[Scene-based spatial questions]

= = = = = = =

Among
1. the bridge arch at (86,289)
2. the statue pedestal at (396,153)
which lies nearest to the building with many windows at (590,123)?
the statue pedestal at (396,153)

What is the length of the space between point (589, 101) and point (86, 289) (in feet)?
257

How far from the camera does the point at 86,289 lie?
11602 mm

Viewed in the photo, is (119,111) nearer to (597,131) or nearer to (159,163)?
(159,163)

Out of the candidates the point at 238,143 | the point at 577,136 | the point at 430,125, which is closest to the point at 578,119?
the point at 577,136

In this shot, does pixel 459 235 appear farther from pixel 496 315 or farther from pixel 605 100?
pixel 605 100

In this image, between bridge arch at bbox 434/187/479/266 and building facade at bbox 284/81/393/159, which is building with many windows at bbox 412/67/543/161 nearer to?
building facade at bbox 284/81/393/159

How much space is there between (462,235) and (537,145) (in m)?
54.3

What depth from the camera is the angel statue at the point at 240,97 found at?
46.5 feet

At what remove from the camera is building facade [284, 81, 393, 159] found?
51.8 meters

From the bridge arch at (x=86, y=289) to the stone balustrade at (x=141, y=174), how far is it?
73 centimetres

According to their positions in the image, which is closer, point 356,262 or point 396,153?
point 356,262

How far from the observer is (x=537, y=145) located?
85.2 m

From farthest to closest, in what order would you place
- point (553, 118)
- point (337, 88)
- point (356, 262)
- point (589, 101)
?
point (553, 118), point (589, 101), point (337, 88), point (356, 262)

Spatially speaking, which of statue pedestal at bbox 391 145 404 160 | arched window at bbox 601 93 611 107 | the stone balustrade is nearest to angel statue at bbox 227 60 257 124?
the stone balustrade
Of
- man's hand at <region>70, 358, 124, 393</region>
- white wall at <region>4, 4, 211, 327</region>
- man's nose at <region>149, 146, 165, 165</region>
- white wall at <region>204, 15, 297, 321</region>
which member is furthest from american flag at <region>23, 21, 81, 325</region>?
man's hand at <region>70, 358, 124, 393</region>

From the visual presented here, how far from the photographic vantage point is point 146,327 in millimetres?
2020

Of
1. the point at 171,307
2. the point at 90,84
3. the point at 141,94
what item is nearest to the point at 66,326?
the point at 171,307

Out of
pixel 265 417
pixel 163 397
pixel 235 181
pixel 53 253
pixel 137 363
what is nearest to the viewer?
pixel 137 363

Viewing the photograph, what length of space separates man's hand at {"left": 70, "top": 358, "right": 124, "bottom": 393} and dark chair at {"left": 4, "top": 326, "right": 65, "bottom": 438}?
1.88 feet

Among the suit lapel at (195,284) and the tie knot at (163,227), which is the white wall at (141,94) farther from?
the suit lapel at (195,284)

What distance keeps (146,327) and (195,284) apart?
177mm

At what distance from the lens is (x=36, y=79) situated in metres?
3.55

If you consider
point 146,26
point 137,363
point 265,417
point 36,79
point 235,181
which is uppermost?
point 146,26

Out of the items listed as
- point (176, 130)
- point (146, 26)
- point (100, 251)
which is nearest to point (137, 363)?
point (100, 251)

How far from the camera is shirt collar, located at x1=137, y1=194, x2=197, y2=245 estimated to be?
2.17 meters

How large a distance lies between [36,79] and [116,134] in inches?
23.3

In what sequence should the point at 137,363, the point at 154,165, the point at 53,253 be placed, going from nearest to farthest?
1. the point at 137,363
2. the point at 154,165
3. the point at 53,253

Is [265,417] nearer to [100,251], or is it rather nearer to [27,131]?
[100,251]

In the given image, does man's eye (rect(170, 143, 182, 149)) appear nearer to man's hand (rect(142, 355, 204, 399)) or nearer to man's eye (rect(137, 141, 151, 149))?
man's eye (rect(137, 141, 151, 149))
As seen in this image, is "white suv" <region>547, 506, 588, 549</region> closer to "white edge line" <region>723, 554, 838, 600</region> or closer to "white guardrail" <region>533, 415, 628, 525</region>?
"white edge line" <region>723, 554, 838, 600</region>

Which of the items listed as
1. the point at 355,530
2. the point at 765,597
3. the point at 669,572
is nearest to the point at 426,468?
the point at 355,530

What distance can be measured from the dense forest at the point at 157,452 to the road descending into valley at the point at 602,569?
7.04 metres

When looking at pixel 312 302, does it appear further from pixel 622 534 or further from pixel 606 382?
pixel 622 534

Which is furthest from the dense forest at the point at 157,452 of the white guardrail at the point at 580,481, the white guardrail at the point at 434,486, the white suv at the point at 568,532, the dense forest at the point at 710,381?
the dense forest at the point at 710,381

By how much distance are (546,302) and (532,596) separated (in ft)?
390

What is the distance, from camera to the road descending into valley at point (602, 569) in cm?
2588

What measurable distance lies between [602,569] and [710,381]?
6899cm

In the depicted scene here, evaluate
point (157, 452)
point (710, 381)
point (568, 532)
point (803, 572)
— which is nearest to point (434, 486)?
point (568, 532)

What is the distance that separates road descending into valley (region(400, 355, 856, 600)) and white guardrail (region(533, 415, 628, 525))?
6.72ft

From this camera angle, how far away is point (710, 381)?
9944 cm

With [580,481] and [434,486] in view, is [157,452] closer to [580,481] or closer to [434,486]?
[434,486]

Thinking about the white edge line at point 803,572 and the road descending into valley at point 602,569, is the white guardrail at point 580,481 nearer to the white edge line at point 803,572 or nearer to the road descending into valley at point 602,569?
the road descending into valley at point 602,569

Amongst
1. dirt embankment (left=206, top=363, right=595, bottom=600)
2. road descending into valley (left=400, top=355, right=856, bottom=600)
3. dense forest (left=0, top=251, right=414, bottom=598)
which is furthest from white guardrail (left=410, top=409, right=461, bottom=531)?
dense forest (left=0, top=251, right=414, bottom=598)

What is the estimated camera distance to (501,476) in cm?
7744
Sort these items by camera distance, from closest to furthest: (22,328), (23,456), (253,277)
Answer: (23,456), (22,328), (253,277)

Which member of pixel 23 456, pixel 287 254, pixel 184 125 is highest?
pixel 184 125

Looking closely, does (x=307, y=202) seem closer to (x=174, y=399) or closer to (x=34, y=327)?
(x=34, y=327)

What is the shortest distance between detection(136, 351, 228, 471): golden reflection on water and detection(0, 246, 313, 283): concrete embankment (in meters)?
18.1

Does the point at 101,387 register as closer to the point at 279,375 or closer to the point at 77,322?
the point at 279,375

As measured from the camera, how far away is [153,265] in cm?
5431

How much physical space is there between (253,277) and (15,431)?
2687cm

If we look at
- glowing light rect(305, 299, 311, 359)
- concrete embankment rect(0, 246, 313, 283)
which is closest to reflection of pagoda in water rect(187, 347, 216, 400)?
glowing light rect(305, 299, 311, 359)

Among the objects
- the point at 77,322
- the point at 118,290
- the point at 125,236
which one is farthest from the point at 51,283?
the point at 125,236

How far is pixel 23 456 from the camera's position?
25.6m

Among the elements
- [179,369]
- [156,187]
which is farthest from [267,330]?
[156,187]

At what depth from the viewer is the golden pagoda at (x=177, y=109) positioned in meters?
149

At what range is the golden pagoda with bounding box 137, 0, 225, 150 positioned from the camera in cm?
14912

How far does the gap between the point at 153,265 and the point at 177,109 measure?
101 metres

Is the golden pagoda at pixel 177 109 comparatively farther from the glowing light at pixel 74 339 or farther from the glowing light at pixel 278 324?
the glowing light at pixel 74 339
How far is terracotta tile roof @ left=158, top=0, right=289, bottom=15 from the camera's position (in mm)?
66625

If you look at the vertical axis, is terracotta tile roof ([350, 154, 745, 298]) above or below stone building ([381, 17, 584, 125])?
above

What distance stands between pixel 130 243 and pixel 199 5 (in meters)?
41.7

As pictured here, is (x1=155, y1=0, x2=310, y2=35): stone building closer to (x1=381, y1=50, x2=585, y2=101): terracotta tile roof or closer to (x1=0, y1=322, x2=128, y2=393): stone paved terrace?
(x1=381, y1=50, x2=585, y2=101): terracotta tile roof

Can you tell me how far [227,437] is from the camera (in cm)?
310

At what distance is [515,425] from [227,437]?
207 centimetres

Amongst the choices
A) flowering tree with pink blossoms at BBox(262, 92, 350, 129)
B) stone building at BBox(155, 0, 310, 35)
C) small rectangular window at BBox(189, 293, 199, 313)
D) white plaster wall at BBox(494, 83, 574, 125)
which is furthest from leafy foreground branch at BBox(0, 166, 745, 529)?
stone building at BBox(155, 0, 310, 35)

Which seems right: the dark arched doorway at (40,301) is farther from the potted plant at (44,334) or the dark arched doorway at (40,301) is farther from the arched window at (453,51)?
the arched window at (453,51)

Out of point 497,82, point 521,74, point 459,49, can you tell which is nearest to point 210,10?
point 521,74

= = = = = = =

Starting at the line that contains "Can you tell me", repeat each line exactly through the last one in the listing. Include both of those lines and nothing more.

[Result]
Can you tell me how far [227,437] is from the camera (in cm)?
310

At what distance is [515,425] from [227,437]?
207 centimetres

Amongst the choices
A) flowering tree with pink blossoms at BBox(262, 92, 350, 129)
B) stone building at BBox(155, 0, 310, 35)
C) small rectangular window at BBox(189, 293, 199, 313)
D) white plaster wall at BBox(494, 83, 574, 125)
which is furthest from leafy foreground branch at BBox(0, 166, 745, 529)?
stone building at BBox(155, 0, 310, 35)

Which seems right: the dark arched doorway at (40,301) is farther from the potted plant at (44,334) or the dark arched doorway at (40,301) is farther from the arched window at (453,51)?
the arched window at (453,51)

Out of point 497,82, point 521,74, point 459,49, can you tell which is nearest to point 210,10?
point 521,74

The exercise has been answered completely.